*** Exercise data

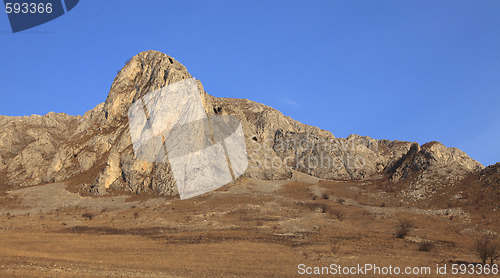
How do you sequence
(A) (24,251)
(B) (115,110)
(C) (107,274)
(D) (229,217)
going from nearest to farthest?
(C) (107,274) → (A) (24,251) → (D) (229,217) → (B) (115,110)

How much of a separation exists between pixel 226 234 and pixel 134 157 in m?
44.5

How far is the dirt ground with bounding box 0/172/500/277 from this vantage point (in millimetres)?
25234

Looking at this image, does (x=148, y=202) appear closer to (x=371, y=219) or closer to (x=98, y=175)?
(x=98, y=175)

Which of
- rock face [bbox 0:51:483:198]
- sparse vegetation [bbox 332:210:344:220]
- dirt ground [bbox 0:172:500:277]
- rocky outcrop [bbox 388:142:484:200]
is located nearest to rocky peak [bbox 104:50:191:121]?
rock face [bbox 0:51:483:198]

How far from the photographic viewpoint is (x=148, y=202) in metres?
63.1

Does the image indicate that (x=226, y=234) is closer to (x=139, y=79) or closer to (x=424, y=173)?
(x=424, y=173)

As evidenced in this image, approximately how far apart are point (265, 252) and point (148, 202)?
39303 mm

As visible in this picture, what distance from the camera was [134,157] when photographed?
74812 millimetres

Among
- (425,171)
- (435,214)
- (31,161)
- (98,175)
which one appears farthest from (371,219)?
(31,161)

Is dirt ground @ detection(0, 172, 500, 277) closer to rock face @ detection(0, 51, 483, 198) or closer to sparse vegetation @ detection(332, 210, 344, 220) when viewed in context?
sparse vegetation @ detection(332, 210, 344, 220)

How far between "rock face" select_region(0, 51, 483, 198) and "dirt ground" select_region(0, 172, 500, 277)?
315 inches

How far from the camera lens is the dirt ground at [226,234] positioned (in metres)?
25.2

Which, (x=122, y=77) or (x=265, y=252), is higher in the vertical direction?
(x=122, y=77)

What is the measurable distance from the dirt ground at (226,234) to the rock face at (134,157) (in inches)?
315
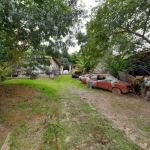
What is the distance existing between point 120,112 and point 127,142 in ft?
7.08

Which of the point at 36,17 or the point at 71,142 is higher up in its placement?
the point at 36,17

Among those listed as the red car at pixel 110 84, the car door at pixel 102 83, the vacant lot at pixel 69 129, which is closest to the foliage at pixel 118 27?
the red car at pixel 110 84

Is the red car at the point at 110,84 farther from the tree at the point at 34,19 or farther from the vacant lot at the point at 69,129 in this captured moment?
the tree at the point at 34,19

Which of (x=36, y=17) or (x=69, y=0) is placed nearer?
(x=36, y=17)

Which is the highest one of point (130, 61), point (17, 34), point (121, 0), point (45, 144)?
point (121, 0)

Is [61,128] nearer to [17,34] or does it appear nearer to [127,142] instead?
[127,142]

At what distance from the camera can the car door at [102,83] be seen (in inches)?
360

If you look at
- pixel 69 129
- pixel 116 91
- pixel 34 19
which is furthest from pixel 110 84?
pixel 34 19

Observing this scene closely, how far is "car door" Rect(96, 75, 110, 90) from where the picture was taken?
9156 millimetres

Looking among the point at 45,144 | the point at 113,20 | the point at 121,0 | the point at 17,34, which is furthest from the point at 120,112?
the point at 17,34

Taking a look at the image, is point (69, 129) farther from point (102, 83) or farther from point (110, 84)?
point (102, 83)

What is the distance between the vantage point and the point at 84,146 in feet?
8.96

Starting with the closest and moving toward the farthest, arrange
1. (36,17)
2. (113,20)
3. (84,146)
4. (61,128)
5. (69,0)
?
(84,146), (61,128), (36,17), (113,20), (69,0)

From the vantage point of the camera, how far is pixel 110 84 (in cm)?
891
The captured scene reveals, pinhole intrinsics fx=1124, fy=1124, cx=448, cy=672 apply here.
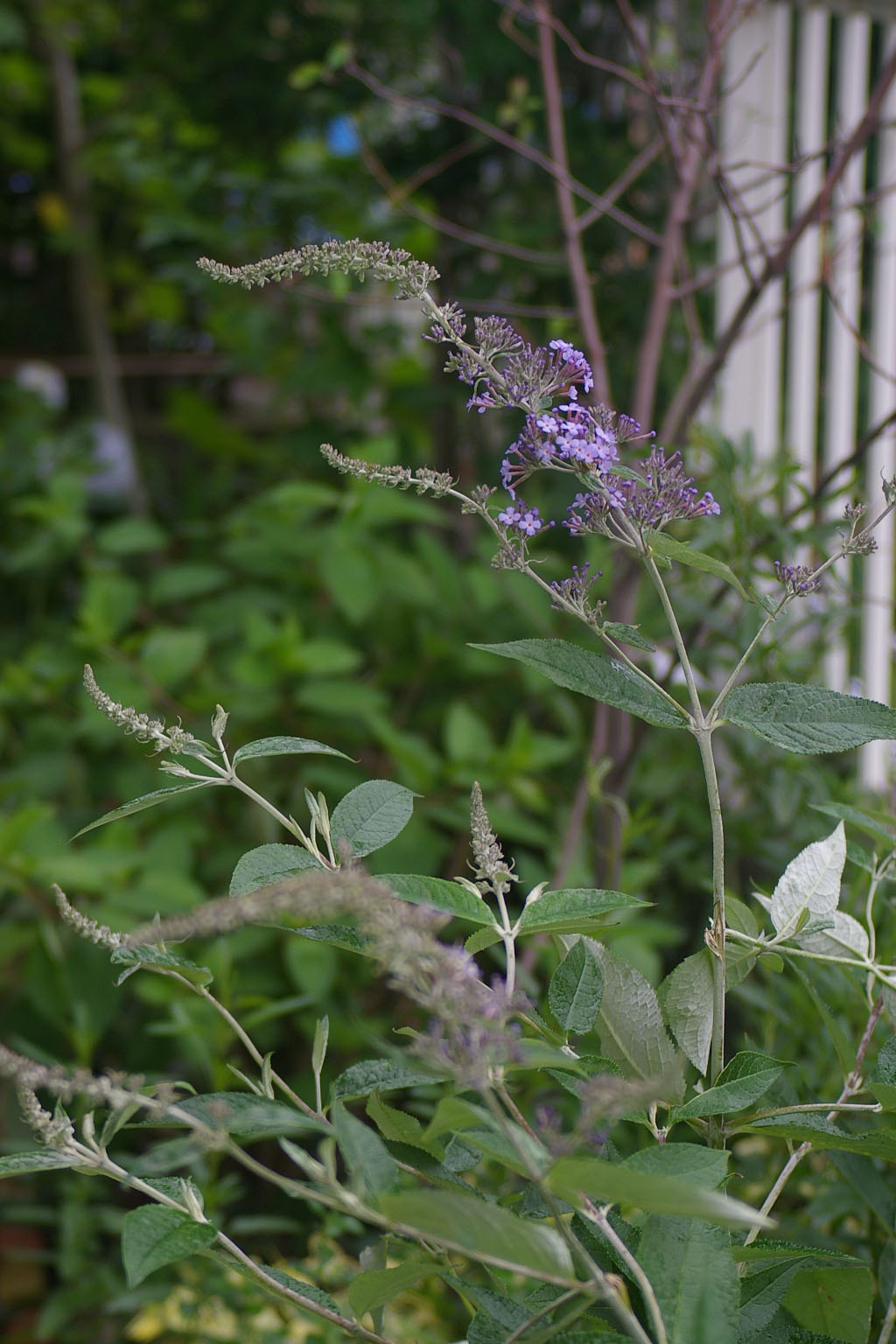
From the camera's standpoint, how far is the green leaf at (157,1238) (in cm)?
36

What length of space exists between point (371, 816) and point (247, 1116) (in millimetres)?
156

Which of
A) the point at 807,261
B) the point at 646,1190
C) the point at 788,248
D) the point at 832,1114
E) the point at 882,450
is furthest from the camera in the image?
the point at 807,261

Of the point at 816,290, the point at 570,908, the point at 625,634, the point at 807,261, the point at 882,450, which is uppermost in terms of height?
the point at 807,261

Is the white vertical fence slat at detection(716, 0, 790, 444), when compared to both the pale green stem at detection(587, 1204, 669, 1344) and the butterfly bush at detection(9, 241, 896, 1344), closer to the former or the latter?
the butterfly bush at detection(9, 241, 896, 1344)

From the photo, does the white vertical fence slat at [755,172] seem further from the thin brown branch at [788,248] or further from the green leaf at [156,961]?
the green leaf at [156,961]

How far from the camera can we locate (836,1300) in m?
0.50

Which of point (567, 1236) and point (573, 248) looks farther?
point (573, 248)

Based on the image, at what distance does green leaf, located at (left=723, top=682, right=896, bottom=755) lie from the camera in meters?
0.44

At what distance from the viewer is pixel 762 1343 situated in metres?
0.45

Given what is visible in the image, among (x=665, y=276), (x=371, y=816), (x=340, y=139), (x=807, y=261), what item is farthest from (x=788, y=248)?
(x=340, y=139)

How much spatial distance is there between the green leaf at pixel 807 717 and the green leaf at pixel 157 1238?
273 mm

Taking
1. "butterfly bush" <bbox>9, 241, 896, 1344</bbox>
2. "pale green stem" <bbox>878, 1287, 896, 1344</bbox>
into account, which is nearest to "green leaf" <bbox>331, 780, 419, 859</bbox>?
"butterfly bush" <bbox>9, 241, 896, 1344</bbox>

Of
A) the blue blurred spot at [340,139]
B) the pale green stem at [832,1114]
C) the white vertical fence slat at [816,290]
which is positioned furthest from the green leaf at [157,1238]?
the blue blurred spot at [340,139]

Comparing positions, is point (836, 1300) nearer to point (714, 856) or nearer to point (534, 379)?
point (714, 856)
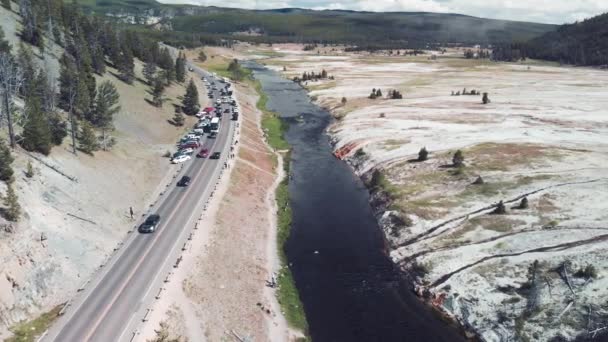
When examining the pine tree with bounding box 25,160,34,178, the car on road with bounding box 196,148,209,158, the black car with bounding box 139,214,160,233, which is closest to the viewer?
the pine tree with bounding box 25,160,34,178

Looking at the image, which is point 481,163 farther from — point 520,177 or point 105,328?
point 105,328

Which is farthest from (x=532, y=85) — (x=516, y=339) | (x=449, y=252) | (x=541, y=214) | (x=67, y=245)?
(x=67, y=245)

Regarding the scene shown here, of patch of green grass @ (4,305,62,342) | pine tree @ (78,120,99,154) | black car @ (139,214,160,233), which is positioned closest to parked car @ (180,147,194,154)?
pine tree @ (78,120,99,154)

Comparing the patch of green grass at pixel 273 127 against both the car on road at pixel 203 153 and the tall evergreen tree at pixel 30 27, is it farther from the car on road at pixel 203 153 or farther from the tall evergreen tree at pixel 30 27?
the tall evergreen tree at pixel 30 27

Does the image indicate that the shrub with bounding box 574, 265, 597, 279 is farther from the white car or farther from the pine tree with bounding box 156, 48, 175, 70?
the pine tree with bounding box 156, 48, 175, 70

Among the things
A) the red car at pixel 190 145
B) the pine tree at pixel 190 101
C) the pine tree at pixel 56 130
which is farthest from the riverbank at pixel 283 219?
the pine tree at pixel 56 130
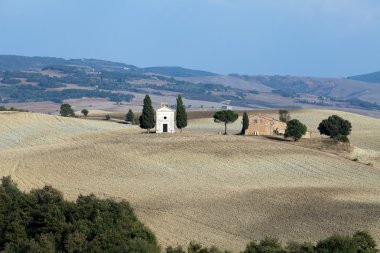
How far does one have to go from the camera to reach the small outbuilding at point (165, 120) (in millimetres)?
84688

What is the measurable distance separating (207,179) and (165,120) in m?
25.9

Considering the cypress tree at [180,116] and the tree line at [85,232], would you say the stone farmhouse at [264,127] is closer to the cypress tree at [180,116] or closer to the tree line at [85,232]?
the cypress tree at [180,116]

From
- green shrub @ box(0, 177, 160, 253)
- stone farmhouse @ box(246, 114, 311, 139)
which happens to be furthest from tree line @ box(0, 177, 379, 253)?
stone farmhouse @ box(246, 114, 311, 139)

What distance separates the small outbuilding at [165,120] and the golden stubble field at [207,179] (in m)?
3.42

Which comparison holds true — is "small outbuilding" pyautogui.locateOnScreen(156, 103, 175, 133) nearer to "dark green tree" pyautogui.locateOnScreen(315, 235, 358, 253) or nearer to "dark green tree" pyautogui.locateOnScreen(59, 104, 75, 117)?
"dark green tree" pyautogui.locateOnScreen(59, 104, 75, 117)

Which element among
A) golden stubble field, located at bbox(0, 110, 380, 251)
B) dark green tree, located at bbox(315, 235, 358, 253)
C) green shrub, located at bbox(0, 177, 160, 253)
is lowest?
golden stubble field, located at bbox(0, 110, 380, 251)

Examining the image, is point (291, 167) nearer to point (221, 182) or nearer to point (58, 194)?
point (221, 182)

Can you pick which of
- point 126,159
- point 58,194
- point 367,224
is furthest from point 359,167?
point 58,194

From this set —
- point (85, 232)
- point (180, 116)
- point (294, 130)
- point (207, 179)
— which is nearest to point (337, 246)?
point (85, 232)

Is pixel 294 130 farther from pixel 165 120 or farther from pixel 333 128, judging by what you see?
pixel 165 120

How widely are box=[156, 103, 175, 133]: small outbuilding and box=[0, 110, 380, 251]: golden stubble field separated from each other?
3.42m

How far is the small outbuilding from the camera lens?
8469cm

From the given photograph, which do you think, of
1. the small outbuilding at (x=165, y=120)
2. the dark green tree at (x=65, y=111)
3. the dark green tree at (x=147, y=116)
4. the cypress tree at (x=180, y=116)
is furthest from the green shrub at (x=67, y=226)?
the dark green tree at (x=65, y=111)

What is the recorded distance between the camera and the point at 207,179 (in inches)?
2351
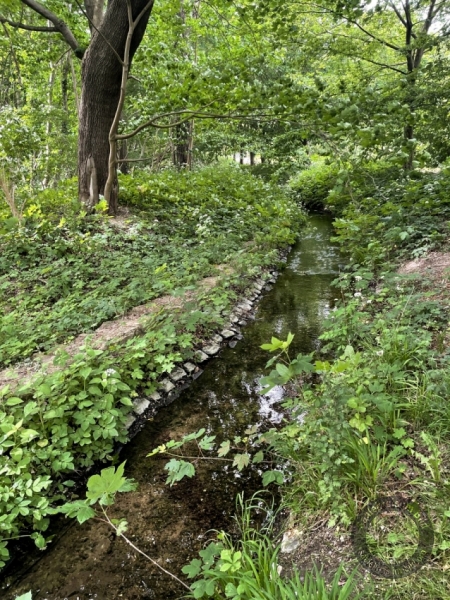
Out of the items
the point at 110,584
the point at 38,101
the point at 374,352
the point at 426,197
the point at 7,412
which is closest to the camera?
the point at 110,584

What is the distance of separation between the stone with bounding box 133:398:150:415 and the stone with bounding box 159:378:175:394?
27 centimetres

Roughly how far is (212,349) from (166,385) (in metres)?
1.03

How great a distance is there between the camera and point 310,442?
8.53ft

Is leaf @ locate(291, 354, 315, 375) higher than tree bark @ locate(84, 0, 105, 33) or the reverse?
the reverse

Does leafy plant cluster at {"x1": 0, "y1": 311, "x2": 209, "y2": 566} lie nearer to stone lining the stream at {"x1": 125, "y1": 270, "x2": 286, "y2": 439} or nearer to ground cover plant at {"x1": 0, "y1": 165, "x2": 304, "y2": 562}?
ground cover plant at {"x1": 0, "y1": 165, "x2": 304, "y2": 562}

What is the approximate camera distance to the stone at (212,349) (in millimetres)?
4965

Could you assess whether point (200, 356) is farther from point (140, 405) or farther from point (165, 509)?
point (165, 509)

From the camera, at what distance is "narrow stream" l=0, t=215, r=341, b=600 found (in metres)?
2.34

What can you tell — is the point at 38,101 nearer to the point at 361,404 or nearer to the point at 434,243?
the point at 434,243

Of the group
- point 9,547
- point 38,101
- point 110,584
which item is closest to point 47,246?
point 9,547

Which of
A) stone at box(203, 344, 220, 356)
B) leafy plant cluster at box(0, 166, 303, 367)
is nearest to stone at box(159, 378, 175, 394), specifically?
stone at box(203, 344, 220, 356)

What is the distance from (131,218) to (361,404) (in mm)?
6930

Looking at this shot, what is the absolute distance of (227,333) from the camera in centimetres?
545

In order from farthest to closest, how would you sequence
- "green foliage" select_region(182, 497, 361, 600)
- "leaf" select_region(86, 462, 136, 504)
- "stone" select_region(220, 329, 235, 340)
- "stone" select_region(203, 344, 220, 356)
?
"stone" select_region(220, 329, 235, 340) → "stone" select_region(203, 344, 220, 356) → "green foliage" select_region(182, 497, 361, 600) → "leaf" select_region(86, 462, 136, 504)
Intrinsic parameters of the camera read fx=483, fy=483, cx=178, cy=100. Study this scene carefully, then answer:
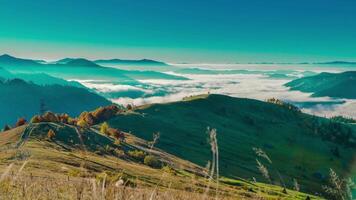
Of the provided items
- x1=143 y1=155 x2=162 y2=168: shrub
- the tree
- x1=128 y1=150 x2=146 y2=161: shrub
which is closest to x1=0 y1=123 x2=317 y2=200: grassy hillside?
the tree

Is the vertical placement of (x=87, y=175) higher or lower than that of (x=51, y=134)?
higher

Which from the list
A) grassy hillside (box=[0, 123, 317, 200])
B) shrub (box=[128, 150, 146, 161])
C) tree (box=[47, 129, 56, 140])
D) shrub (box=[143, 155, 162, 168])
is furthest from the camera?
shrub (box=[128, 150, 146, 161])

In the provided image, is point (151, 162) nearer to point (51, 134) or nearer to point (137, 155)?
point (137, 155)

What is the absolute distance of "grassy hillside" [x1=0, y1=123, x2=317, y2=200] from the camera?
8.09 metres

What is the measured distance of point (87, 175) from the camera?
8977 mm

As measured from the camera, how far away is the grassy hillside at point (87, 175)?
26.6ft

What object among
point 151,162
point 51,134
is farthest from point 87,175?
point 51,134

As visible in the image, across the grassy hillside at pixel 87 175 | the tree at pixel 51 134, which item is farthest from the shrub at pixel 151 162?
the tree at pixel 51 134

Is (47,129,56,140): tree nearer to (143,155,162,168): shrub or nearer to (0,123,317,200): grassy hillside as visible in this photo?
(0,123,317,200): grassy hillside

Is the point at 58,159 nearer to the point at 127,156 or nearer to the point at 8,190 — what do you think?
the point at 127,156

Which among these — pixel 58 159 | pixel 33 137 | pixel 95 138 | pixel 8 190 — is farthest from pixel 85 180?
pixel 95 138

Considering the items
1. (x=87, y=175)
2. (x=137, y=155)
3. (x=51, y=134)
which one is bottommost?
(x=137, y=155)

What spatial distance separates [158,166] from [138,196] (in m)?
169

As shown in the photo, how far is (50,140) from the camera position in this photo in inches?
6718
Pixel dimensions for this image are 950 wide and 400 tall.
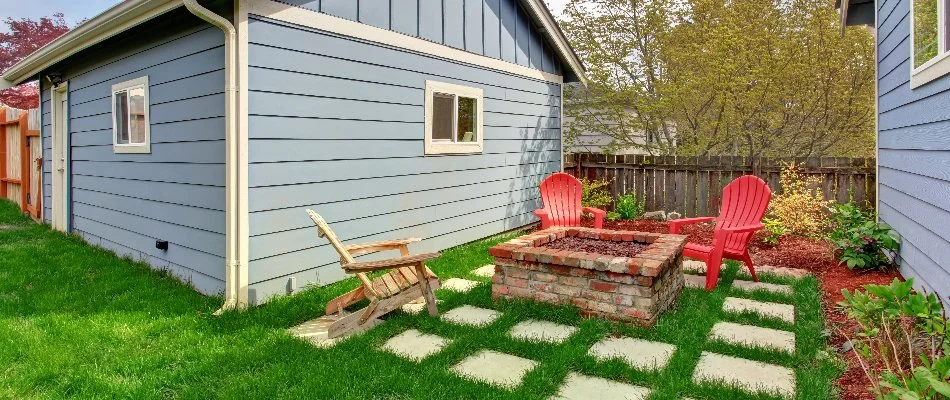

******

What is required -
List every line in the records above that contains the string "furthest", matching case exactly.

Response to this exercise -
which is furthest from pixel 110 84?
Looking among the point at 45,144 | the point at 113,20 | the point at 121,0 | the point at 17,34, which is furthest from the point at 120,112?
is furthest from the camera in the image?
which is positioned furthest from the green leaf at [157,1238]?
which happens to be furthest from tree line @ box(0, 177, 379, 253)?
is furthest from point 359,167?
is furthest from the green shrub at (x=67, y=226)?
is furthest from the camera?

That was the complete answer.